Rp-Serie Glaubensgemeinschaften (3) Gläubige bereiten sich auf die nahe Wiederkunft Jesu vor

Hilden · 120 Gemeindemitglieder zählt die neuapostolische Gemeinde in Haan, rund 20 davon sind Kinder, etwa 25 sind Senioren.

Haan Mattis liebt die Kirchenorgel. Mit seinen kleinen Fingern drückt der zweijährige die Tasten, lauscht aufmerksam den hallenden Klängen, lacht. Der kleine Junge ist das jüngste Gemeindemitglied der neuapostolischen Kirche Haan und bewegt sich vertraut in den Räumlichkeiten des Gotteshauses an der Eisenbahnstraße (gegenüber vom Haaner Bahnhof).

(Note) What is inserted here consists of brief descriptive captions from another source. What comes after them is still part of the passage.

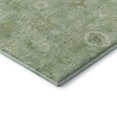 thumbnail image 3 of Addison Rugs Mayfield Premium Machine Washable Transitional Damask Aloe Rectangle Rug, 10' x 14', 3 of 7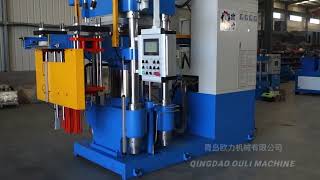 Factory Direct Rubber Injection Vulcanizing Rubber Injection Molding Machine [upl. by Farr206]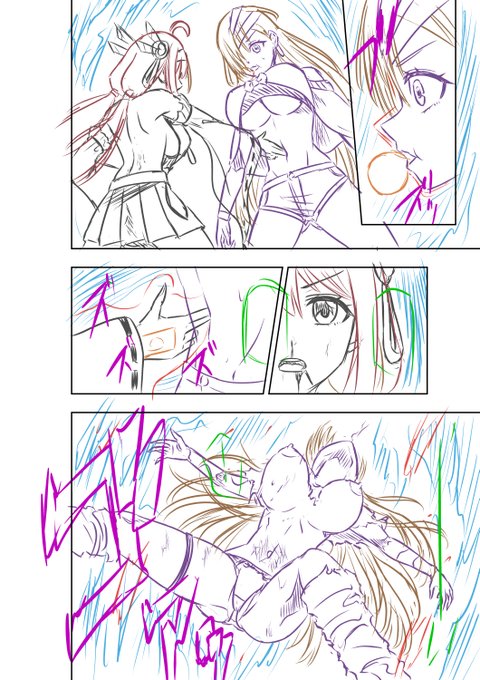 いつもいいね等ありがとうございます、励みになります<(_ _)> 昨日支援サイトを更新しました、掲載するへそ刺突画像についての説明や進捗です。 #ヒロピン #リョナ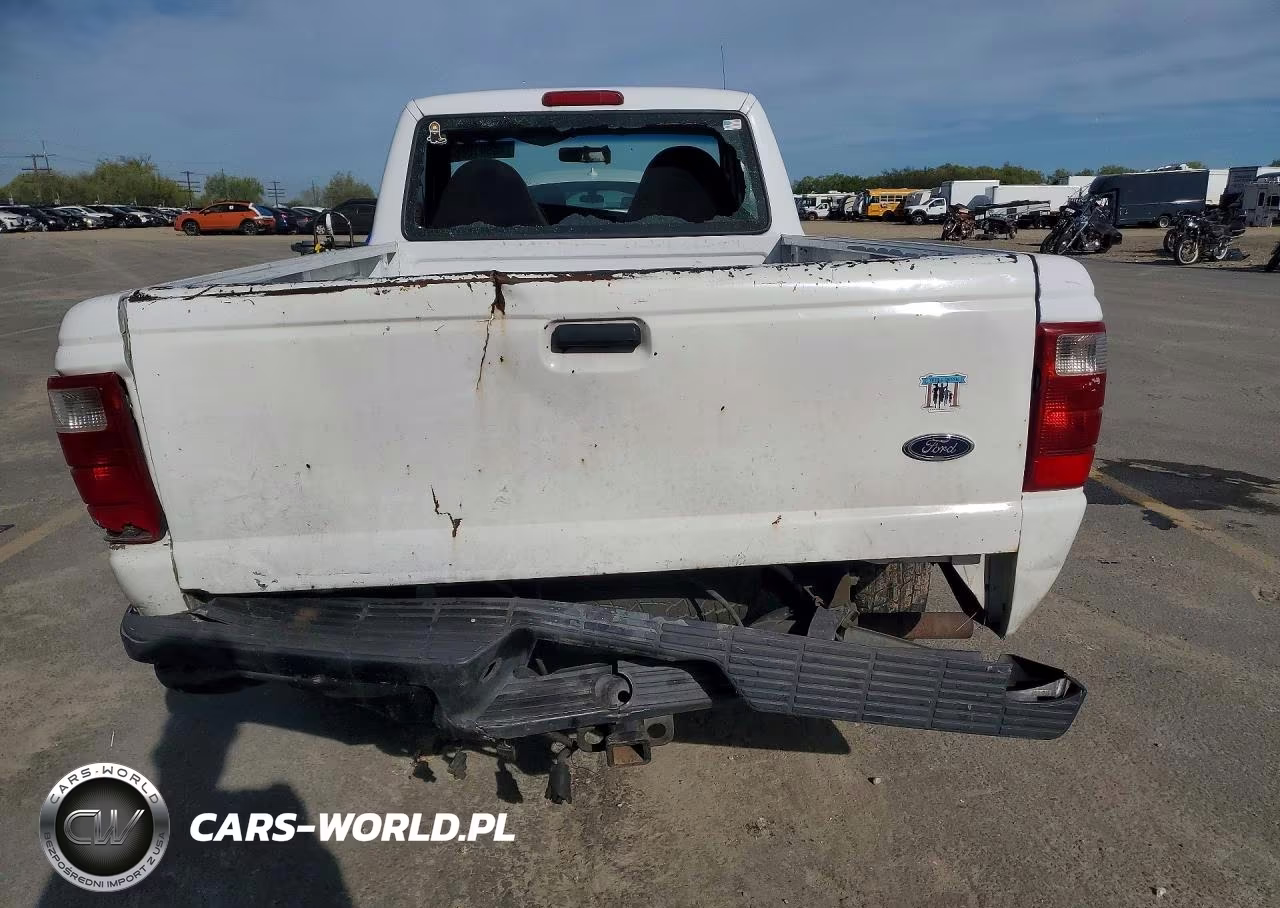 2003 Ford Ranger VIN:1FTYR10UX3PB69892 - 6
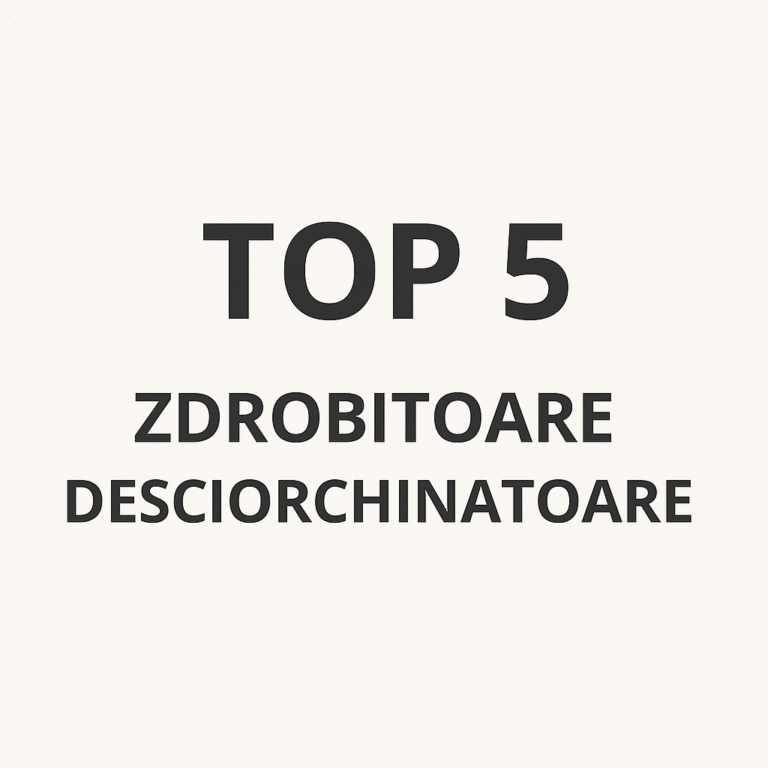 Zdrobitoare pentru struguri cu desciorchinare, model profesional EnoItalia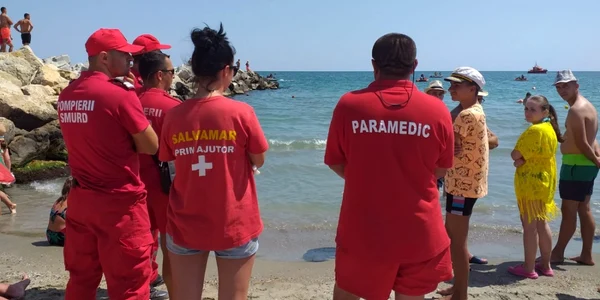 salvamasi si echipaje smurd pe litoral foto isu dobrogea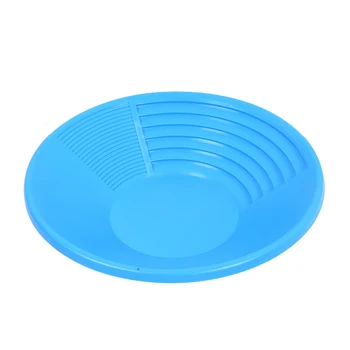 

Plastic Gold Basin Nugget Mining Pan Dredging Prospecting River Tool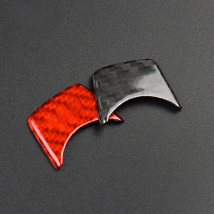 Carbon Fiber for BMW 3 4 Series F30 F31 F32 F33 F83 F82 M2 M3 Accessories Interior Trim Car Engine Start Stop OFF Button Sticker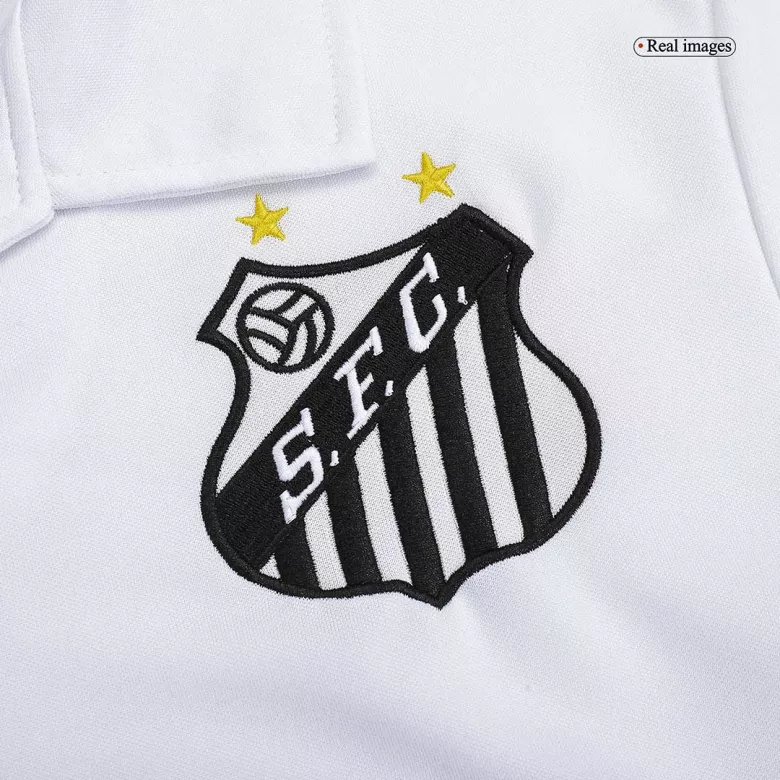 Santos FC Jersey PELÉ #10 Home Soccer Jersey 1970 - bestsoccerstore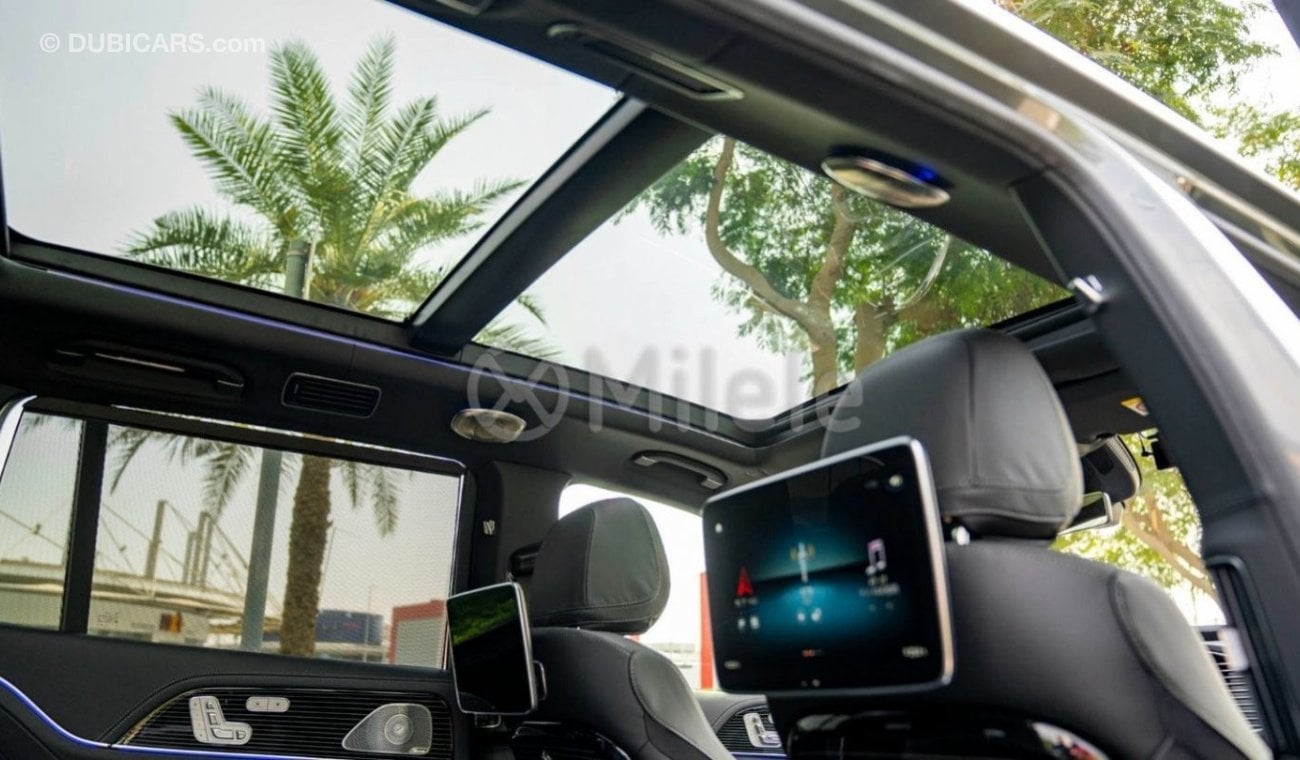 مرسيدس بنز GLS600 Maybach 4-SEATER WITH MEMORY PACKAGE, HEATED STEERING, REFRIGERATOR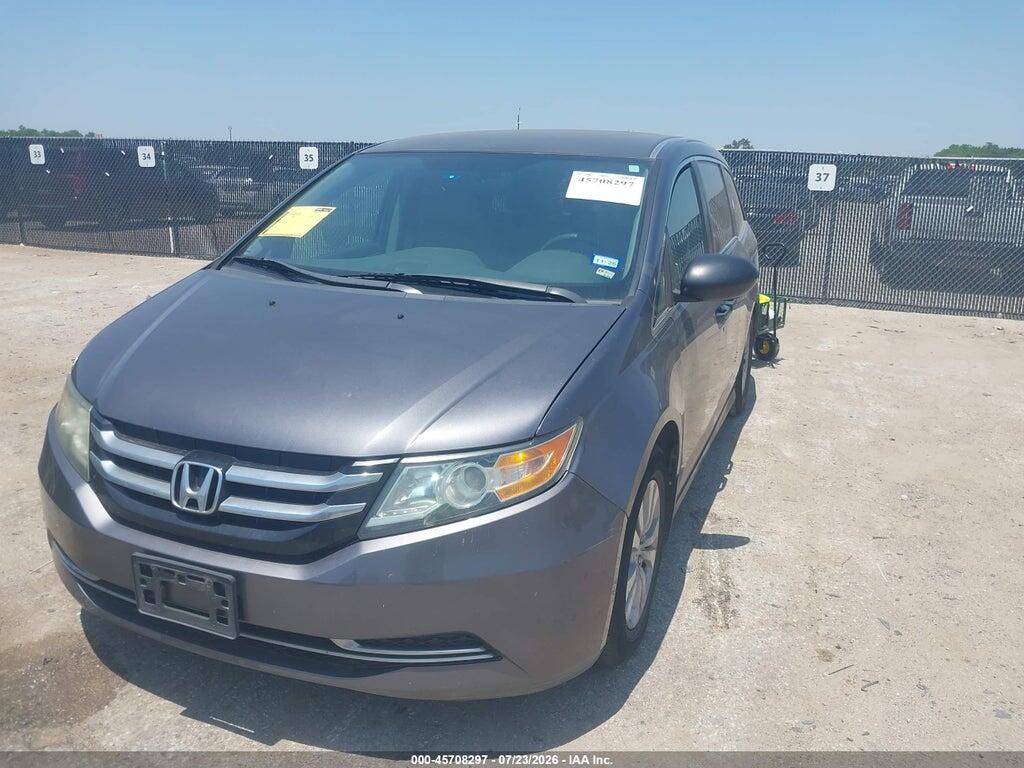 5FNRL5H34FB502790 2015 HONDA ODYSSEY photo no. 2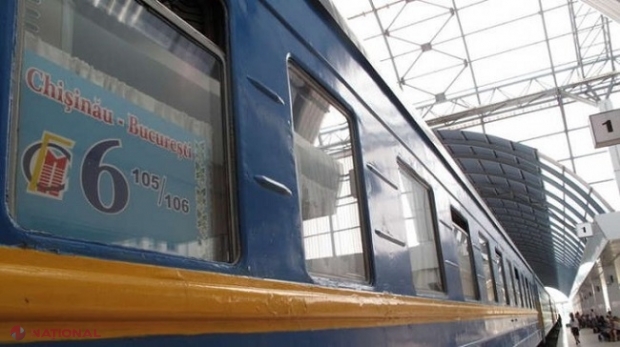 IMPORTANT! Biletele pentru cursa de tren Chișinău - București pot fi procurate și ONLINE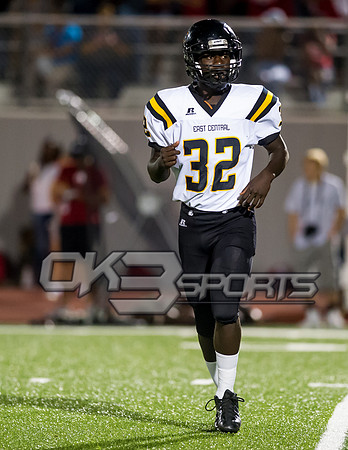 OK3Sports coverage of the East Central Hornets and Judson Rockets High School Football game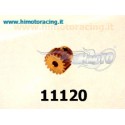 Pignone Rocket 32DP Alluminio 18T foro3mm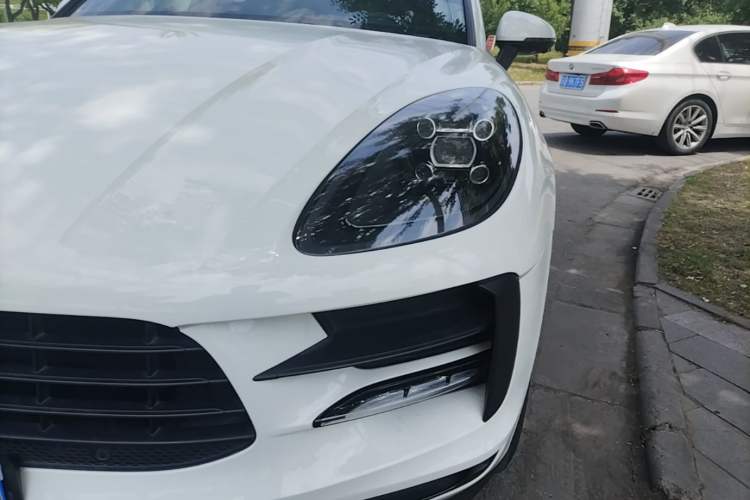 Used Porsche Macan 2021 Macan 2.0T Left Front Headlight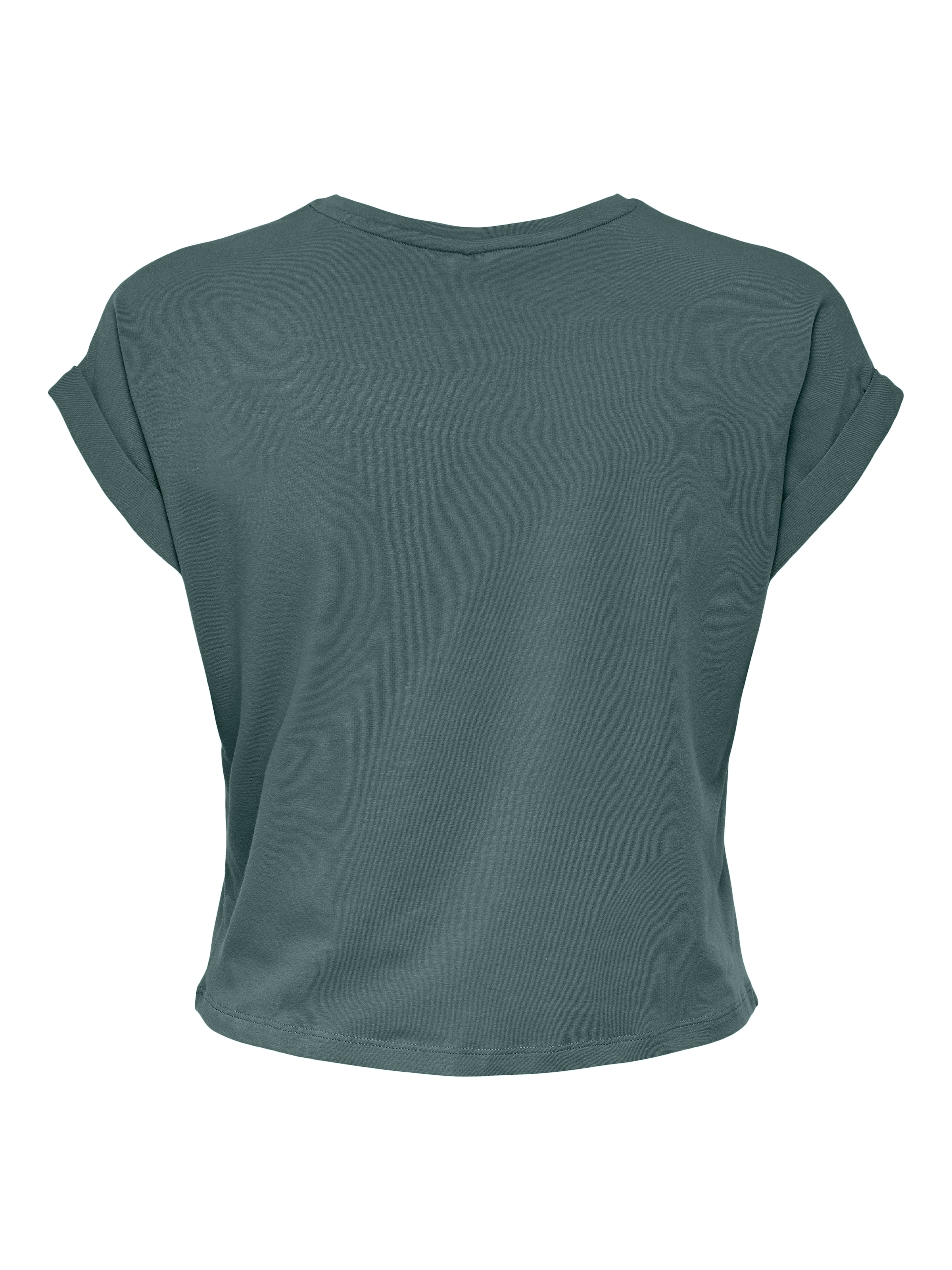 ONLY Футболка 'ONLReign' в Зеленый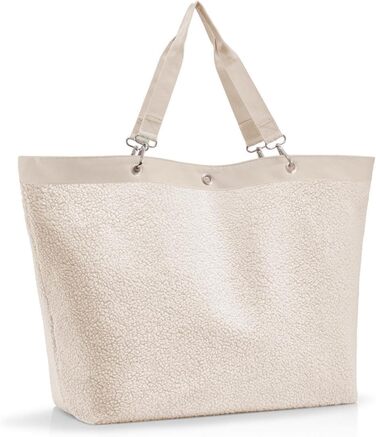 Сумка-шопер Reisenthel Shopper XL – велика, водонепроникна, у стилі сумки-шопер (Teddy Sand)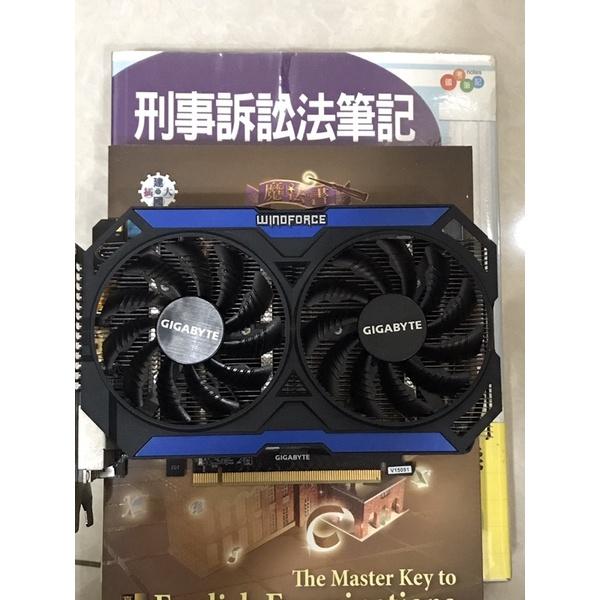 「顯示卡」「PK GPU」 GTX 960-4G GiGaByte (能勝任眾多遊戲的卡）（效能贏過 1050Ti）-細節圖3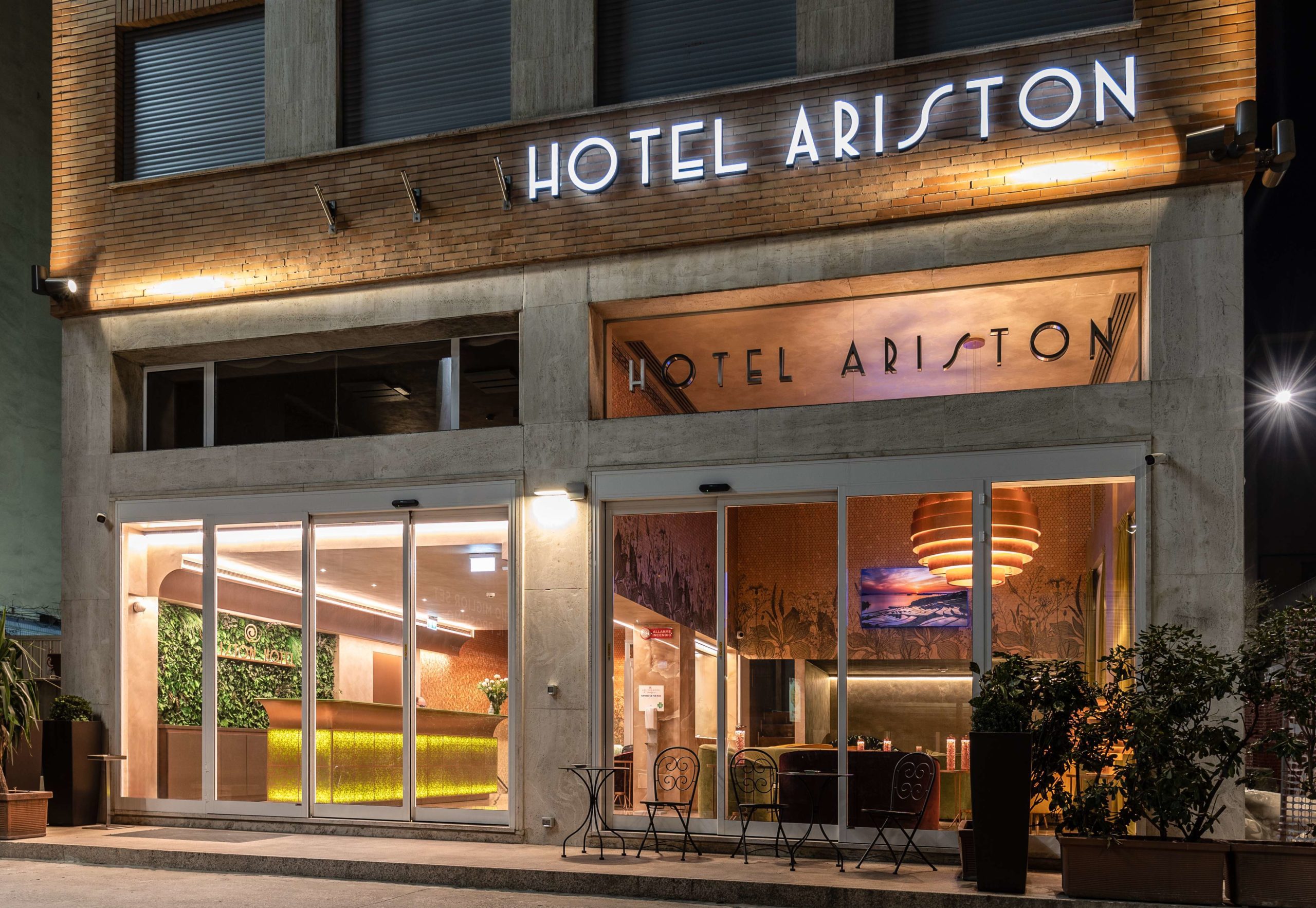 Lo storico Hotel Ariston di Milano si rinnova adottando la bioarchitettura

"Ich bin selbst in diesen Glauben hineingeboren worden, habe ihn natürlich auch im Jugendalter mal hinterfragt und abgeglichen mit den anderen Konfessionen. Letztlich aber merke ich immer wieder, dass ich hier genau richtig bin", erklärt seine Mutter, Carola Gebelin. Daher war es für sie keine Frage, auch ihre eigenen beiden Kinder neuapostolisch taufen zu lassen. "Wir sind eine unglaublich tolle Gemeinde, eine große Familie, wir verbringen viel Zeit miteinander, feiern Feste. Und wenn ich Probleme habe, stoße ich hier in der Kirche immer wieder auf Gott und spüre, dass er mich versteht, dass er zu mir spricht."

120 Gemeindemitglieder zählt die neuapostolische Kirche in Haan, rund 20 davon sind Kinder, etwa 25 Senioren. Außenstehende haben häufig Berührungsängste, wissen den Glauben nicht einzuordnen, bringen ihn mit Sekten in Verbindung. "Wir sind offen nach außen, wir verstecken uns nicht, wir haben schlichtweg nichts zu verbergen. Dass es sogenannte Aussteiger gibt, die Kontroverses behaupten, wissen wir - die gibt es aber überall", erklärt Ralf Geyer, Vorsteher der Haaner Gemeinde. Auch die für eine Sekte typische Auffassung, nur der eigenen Glaube sei der einzig Wahre, weist Geyer weit von sich. "So etwas würden wir uns niemals anmaßen. Ich kann für mich sagen, dass mein Glauben für mich richtig ist. Das gilt aber nicht automatisch für alle anderen." Die neuapostolische Kirche entspricht in ihren Strukturen der katholischen Kirche, in ihrem Glauben dagegen im Wesentlichen der protestantischen Konfession. Unterschiede gebe es nur wenige, sagt Ralf Geyer. "Wir glauben an die ewige Gemeinschaft mit Gott und wir bereiten uns auf die Wiederkunft Jesu in naher Zukunft vor. Und der Apostel spendet die drei heiligen Sakramente, die Wassertaufe, die Versiegelung und das Abendmahl."

Generell aber, so sagt es auch Carola Gebelin, gehe es, wie in anderen Glaubensrichtungen schlicht um die Umsetzung christlicher Werte im alltäglichen Miteinander. Mehrmals am Tag wird zuhause mit den Kindern gebetet. Auch die 12-jährige Lena ist fest im neuapostolischen Glauben verankert. "Ich bete viermal am Tag, das gibt mir so viel. Ich fühle mich beschützt und nicht alleine mit meinen Sorgen."

Ruth Müller feiert bald ihren 80. Geburtstag. Derzeit aber beschäftigt sie - wie so viele Menschen - der schreckliche Flugzeugabsturz der Germanwings-Maschine mit 150 Toten. Warum Gott so etwas zulässt - darauf weiß auch die tief gläubige Seniorin keine Antwort. "Letztlich spricht Gott ja nicht dem Menschen seine eigene Verantwortung ab, das wäre zu einfach. Ich mag nicht mutmaßen, wie es den Angehörigen geht und Trost können auch wir von der neuapostolischen Kirche kaum geben. Vielleicht nur darin, dass wir wissen, dass es irgendwann ein Wiedersehen geben wird."